### 指示 A
本文で、筆者が今の夫について「この人しかいない」と思ったのはなぜですか。本文に書かれている点をもとに、1〜3文で説明してください。

=======

私は同僚や友人に手伝ってもらって夫の嘘つきの現場を押さえ、
1ヶ月ほどの別居を経てサクッと夫との離婚を成立させた。
このとき夫は職場の同僚とのバンド練習だと言って
出がけにわざわざベースまで担いでアリバイ工作していたのだから笑えたものである(いや、当時はとても笑える心境ではなかった)。

ここからが第二の人生の幕開けであった。
独身に戻った解放感で好き勝手に遊びまくっていたら
すぐに今の夫と出会った。運命だと思った。
夫は物静かで優しく、とぼけたようなユーモアがあり、
家族思いで子どもと遊ぶのも上手で、
私と同じく底辺時代の苦労を知る人だった。
家の持ち物には共通するものもあり、服や音楽のセンスも似ていた。
どう考えても今後人生を共にするならこの人しかいないと思った。
この時ばかりは私もさすがにキラキラしたポエムをしたためた。

=======

### 指示 B
下のリストから「between」という文字列を含む行をすべて見つけ、一つ残らず書き写してください。

=======

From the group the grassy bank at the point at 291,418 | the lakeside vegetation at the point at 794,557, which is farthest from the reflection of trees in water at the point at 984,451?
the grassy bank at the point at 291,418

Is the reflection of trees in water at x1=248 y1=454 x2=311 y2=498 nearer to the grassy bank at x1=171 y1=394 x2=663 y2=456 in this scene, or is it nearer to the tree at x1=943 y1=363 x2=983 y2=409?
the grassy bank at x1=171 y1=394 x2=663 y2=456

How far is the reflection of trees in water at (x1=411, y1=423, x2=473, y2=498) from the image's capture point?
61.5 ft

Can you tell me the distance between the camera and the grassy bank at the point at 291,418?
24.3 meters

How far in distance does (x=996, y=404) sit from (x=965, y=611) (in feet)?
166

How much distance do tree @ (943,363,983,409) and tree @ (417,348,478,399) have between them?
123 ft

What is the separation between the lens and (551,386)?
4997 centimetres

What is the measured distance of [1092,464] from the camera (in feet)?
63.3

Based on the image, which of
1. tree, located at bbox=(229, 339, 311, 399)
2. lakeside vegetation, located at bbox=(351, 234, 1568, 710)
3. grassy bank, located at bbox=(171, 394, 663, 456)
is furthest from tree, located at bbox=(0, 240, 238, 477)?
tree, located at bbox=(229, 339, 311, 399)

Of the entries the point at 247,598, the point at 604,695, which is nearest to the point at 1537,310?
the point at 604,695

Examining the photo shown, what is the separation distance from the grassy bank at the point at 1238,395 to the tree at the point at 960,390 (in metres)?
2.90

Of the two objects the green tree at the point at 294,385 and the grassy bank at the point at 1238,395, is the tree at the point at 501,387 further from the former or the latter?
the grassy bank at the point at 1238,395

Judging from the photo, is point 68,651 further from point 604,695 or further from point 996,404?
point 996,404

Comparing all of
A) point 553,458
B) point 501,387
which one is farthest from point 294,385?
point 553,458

=======

### 作業結果 A
今の夫は物静かで優しく、とぼけたようなユーモアがあり、家族思いで子どもと遊ぶのも上手だったからです。さらに筆者と同じく底辺時代の苦労を知る人で、家の持ち物にも共通するものがあり、服や音楽のセンスも似ていたからです。

### 作業結果 B
Can you tell me the distance between the camera and the grassy bank at the point at 291,418?
How much distance do tree @ (943,363,983,409) and tree @ (417,348,478,399) have between them?
What is the separation between the lens and (551,386)?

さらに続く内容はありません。